» What you are asked to do:
Please reproduce word for word only the lines from the one containing "At what distance" through the last line below, inclusive.
>> Begin Data to process
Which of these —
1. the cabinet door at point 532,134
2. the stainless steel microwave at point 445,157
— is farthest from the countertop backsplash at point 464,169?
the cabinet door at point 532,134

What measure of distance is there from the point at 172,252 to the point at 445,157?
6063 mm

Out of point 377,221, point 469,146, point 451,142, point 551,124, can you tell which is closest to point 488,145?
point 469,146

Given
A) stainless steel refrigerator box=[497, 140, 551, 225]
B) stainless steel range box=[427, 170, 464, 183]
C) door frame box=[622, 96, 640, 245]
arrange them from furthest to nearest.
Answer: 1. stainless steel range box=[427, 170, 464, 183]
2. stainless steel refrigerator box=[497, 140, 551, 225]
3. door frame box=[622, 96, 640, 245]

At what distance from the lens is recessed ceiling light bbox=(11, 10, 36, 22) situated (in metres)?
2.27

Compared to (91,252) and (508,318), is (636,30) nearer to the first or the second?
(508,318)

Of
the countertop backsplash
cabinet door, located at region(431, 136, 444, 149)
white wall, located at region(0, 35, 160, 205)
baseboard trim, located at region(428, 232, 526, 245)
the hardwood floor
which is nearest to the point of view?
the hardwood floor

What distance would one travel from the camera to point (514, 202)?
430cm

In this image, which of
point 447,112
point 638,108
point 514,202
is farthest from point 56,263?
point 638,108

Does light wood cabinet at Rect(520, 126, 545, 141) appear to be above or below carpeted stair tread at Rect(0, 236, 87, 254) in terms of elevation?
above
>> End Data to process
» Response for this exercise:
At what distance from the lens is recessed ceiling light bbox=(11, 10, 36, 22) situated (in metres)?
2.27

Compared to (91,252) and (508,318), is (636,30) nearer to the first or the second?
(508,318)

Of
the countertop backsplash
cabinet door, located at region(431, 136, 444, 149)
white wall, located at region(0, 35, 160, 205)
baseboard trim, located at region(428, 232, 526, 245)
the hardwood floor
which is nearest to the point of view?
the hardwood floor

What distance would one travel from the camera to point (514, 202)?
430cm

In this image, which of
point 447,112
point 638,108
point 514,202
is farthest from point 56,263?
point 638,108

Does light wood cabinet at Rect(520, 126, 545, 141) appear to be above or below carpeted stair tread at Rect(0, 236, 87, 254) in terms of elevation?
above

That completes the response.